Your goal –
Reproduce every line of the listing below, substituting "dark green shrub" for each occurrence of "dark green bush". Keep all other text unchanged.

(Dataset items)

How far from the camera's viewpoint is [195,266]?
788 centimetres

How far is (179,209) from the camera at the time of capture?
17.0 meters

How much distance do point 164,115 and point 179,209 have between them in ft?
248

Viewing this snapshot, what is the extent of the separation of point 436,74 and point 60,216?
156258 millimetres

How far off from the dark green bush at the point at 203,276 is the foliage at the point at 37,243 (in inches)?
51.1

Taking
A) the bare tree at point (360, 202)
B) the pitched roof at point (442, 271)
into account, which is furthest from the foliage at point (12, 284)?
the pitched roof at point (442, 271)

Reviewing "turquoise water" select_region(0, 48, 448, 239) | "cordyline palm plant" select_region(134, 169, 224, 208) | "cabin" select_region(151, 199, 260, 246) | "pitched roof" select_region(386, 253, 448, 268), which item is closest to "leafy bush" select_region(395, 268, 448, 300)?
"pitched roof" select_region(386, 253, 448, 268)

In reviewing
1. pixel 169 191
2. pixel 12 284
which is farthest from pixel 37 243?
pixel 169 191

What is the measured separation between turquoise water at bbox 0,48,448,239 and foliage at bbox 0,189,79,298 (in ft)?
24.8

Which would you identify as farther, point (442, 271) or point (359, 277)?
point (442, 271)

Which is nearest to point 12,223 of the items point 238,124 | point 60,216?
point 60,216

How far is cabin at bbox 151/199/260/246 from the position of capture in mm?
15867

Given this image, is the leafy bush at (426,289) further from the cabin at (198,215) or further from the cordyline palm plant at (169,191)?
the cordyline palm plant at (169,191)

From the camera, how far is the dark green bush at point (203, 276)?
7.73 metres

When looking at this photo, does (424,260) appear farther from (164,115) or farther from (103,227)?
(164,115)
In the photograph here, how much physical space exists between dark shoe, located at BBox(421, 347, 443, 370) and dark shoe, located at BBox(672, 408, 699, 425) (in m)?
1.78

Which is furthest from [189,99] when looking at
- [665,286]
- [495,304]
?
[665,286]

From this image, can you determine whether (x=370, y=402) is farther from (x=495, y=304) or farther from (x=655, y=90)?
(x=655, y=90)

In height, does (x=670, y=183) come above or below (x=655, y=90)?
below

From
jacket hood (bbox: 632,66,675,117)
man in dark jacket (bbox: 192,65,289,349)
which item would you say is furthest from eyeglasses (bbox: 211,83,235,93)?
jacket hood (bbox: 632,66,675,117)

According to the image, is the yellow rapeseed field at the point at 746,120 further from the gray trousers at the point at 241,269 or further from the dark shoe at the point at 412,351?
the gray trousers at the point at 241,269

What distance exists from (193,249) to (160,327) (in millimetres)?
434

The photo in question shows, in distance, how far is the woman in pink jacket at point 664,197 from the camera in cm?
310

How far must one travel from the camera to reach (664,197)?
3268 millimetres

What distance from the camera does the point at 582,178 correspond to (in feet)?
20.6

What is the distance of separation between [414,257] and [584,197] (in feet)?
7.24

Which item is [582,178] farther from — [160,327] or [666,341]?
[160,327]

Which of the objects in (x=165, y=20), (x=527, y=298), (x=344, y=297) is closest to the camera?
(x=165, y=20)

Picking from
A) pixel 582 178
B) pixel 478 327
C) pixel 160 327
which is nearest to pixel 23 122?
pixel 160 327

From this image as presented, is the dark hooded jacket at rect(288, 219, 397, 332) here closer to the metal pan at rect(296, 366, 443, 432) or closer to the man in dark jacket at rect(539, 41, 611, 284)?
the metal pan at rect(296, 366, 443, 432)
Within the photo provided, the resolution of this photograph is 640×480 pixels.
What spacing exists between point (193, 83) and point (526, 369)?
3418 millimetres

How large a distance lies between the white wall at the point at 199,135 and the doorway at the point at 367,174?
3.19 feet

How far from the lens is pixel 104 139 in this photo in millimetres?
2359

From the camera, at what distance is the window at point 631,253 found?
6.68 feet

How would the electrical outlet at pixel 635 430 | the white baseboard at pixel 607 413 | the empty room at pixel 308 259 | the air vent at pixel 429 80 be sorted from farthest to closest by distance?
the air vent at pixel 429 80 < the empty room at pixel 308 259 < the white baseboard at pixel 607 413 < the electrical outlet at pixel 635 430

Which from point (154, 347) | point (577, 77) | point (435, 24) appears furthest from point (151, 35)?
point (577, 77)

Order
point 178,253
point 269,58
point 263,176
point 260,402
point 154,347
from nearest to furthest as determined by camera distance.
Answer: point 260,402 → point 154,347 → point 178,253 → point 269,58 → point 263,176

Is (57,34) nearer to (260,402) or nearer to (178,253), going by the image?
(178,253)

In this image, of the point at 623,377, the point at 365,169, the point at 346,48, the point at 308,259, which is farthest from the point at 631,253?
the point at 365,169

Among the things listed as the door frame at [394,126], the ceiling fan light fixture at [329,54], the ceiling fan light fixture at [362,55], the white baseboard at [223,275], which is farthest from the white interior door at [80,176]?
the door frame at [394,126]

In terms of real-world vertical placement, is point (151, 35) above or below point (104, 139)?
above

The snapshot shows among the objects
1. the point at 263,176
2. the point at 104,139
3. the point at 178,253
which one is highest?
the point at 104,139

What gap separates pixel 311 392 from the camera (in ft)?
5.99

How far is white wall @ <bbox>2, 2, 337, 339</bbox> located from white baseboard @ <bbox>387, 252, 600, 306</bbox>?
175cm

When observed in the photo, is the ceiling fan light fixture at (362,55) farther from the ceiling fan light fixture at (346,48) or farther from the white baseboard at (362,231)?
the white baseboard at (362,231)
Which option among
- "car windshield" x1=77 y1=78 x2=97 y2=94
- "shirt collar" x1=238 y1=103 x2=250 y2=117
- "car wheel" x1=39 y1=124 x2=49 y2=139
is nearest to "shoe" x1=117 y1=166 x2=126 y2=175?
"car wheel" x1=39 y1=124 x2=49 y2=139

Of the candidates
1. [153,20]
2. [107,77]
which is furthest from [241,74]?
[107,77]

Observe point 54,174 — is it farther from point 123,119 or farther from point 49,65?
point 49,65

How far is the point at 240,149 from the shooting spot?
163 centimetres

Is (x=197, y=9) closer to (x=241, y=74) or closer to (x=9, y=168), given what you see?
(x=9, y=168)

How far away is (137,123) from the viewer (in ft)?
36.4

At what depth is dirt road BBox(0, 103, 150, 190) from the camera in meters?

Task solution –
How far from the camera's viewpoint is [195,266]?
788 centimetres

How far is (179,209) from the camera at the time of capture?
17.0 meters

How much distance do point 164,115 and point 179,209 have between them in ft?
248

Viewing this snapshot, what is the extent of the separation of point 436,74 and point 60,216?
156258 millimetres

How far off from the dark green shrub at the point at 203,276 is the foliage at the point at 37,243 (in inches)?
51.1

Taking
A) the bare tree at point (360, 202)
B) the pitched roof at point (442, 271)
into account, which is furthest from the foliage at point (12, 284)?
the pitched roof at point (442, 271)

Reviewing "turquoise water" select_region(0, 48, 448, 239) | "cordyline palm plant" select_region(134, 169, 224, 208) | "cabin" select_region(151, 199, 260, 246) | "pitched roof" select_region(386, 253, 448, 268), which item is closest to "leafy bush" select_region(395, 268, 448, 300)?
"pitched roof" select_region(386, 253, 448, 268)

In reviewing
1. pixel 169 191
2. pixel 12 284
which is farthest from pixel 37 243?
pixel 169 191

What is the measured separation between turquoise water at bbox 0,48,448,239 and foliage at bbox 0,189,79,298 (in ft)?
24.8

Which would you identify as farther, point (442, 271) or point (359, 277)?
point (442, 271)

Which is nearest to point 12,223 of the items point 238,124 | point 60,216?
point 60,216

How far is cabin at bbox 151/199/260/246 from the position of capture in mm?
15867

Given this image, is the leafy bush at (426,289) further from the cabin at (198,215) or further from the cordyline palm plant at (169,191)?
the cordyline palm plant at (169,191)

From the camera, how far is the dark green shrub at point (203, 276)?
7.73 metres

When looking at this photo, does (424,260) appear farther from (164,115) or farther from (103,227)?
(164,115)
In the photograph here, how much physical space exists between dark shoe, located at BBox(421, 347, 443, 370) and dark shoe, located at BBox(672, 408, 699, 425) (in m)?
1.78

Which is furthest from [189,99] when looking at
- [665,286]
- [495,304]
?
[665,286]

From this image, can you determine whether (x=370, y=402) is farther from (x=495, y=304) or farther from (x=655, y=90)?
(x=655, y=90)

In height, does (x=670, y=183) come above or below (x=655, y=90)?
below

From
jacket hood (bbox: 632,66,675,117)
man in dark jacket (bbox: 192,65,289,349)
which item would you say is furthest from eyeglasses (bbox: 211,83,235,93)?
jacket hood (bbox: 632,66,675,117)

According to the image, is the yellow rapeseed field at the point at 746,120 further from the gray trousers at the point at 241,269 or further from the dark shoe at the point at 412,351?
the gray trousers at the point at 241,269

What distance exists from (193,249) to (160,327) (in millimetres)?
434

The photo in question shows, in distance, how far is the woman in pink jacket at point 664,197 from the camera in cm?
310

How far must one travel from the camera to reach (664,197)?
3268 millimetres

What distance from the camera does the point at 582,178 correspond to (in feet)?
20.6

What is the distance of separation between [414,257] and [584,197] (in feet)?
7.24

Which item is [582,178] farther from — [160,327] or [666,341]?
[160,327]

Which of the objects in (x=165, y=20), (x=527, y=298), (x=344, y=297) is closest to the camera?
(x=165, y=20)

Picking from
A) pixel 582 178
B) pixel 478 327
C) pixel 160 327
which is nearest to pixel 23 122?
pixel 160 327

From this image as presented, is the dark hooded jacket at rect(288, 219, 397, 332) here closer to the metal pan at rect(296, 366, 443, 432) or closer to the man in dark jacket at rect(539, 41, 611, 284)?
the metal pan at rect(296, 366, 443, 432)
Within the photo provided, the resolution of this photograph is 640×480 pixels.
What spacing exists between point (193, 83) and point (526, 369)?
3418 millimetres

How large a distance lies between the white wall at the point at 199,135 and the doorway at the point at 367,174?
3.19 feet

How far from the lens is pixel 104 139 in this photo in millimetres?
2359

From the camera, at what distance is the window at point 631,253 found?
6.68 feet

How would the electrical outlet at pixel 635 430 | the white baseboard at pixel 607 413 | the empty room at pixel 308 259 | the air vent at pixel 429 80 be sorted from farthest to closest by distance?
the air vent at pixel 429 80 < the empty room at pixel 308 259 < the white baseboard at pixel 607 413 < the electrical outlet at pixel 635 430

Which from point (154, 347) | point (577, 77) | point (435, 24) appears furthest from point (151, 35)?
point (577, 77)

Order
point 178,253
point 269,58
point 263,176
point 260,402
point 154,347
from nearest to furthest as determined by camera distance.
Answer: point 260,402 → point 154,347 → point 178,253 → point 269,58 → point 263,176

Is (57,34) nearer to (260,402) or nearer to (178,253), going by the image?
(178,253)

In this image, of the point at 623,377, the point at 365,169, the point at 346,48, the point at 308,259, which is farthest from the point at 631,253?
the point at 365,169

Among the things listed as the door frame at [394,126], the ceiling fan light fixture at [329,54], the ceiling fan light fixture at [362,55], the white baseboard at [223,275], which is farthest from the white interior door at [80,176]?
the door frame at [394,126]

In terms of real-world vertical placement, is point (151, 35) above or below point (104, 139)?
above

The snapshot shows among the objects
1. the point at 263,176
2. the point at 104,139
3. the point at 178,253
which one is highest?
the point at 104,139

What gap separates pixel 311 392 from the camera (in ft)?
5.99

How far is white wall @ <bbox>2, 2, 337, 339</bbox> located from white baseboard @ <bbox>387, 252, 600, 306</bbox>?
175cm

When observed in the photo, is the ceiling fan light fixture at (362,55) farther from the ceiling fan light fixture at (346,48) or farther from the white baseboard at (362,231)?
the white baseboard at (362,231)
Which option among
- "car windshield" x1=77 y1=78 x2=97 y2=94
- "shirt collar" x1=238 y1=103 x2=250 y2=117
- "car wheel" x1=39 y1=124 x2=49 y2=139
is nearest to "shoe" x1=117 y1=166 x2=126 y2=175?
"car wheel" x1=39 y1=124 x2=49 y2=139

Of the candidates
1. [153,20]
2. [107,77]
which is furthest from [241,74]?
[107,77]

Observe point 54,174 — is it farther from point 123,119 or farther from point 49,65?
point 49,65

How far is the point at 240,149 from the shooting spot?
163 centimetres

Is (x=197, y=9) closer to (x=241, y=74) or closer to (x=9, y=168), given what you see?
(x=9, y=168)

How far away is (137,123) from the viewer (in ft)?
36.4

At what depth is dirt road BBox(0, 103, 150, 190) from the camera in meters?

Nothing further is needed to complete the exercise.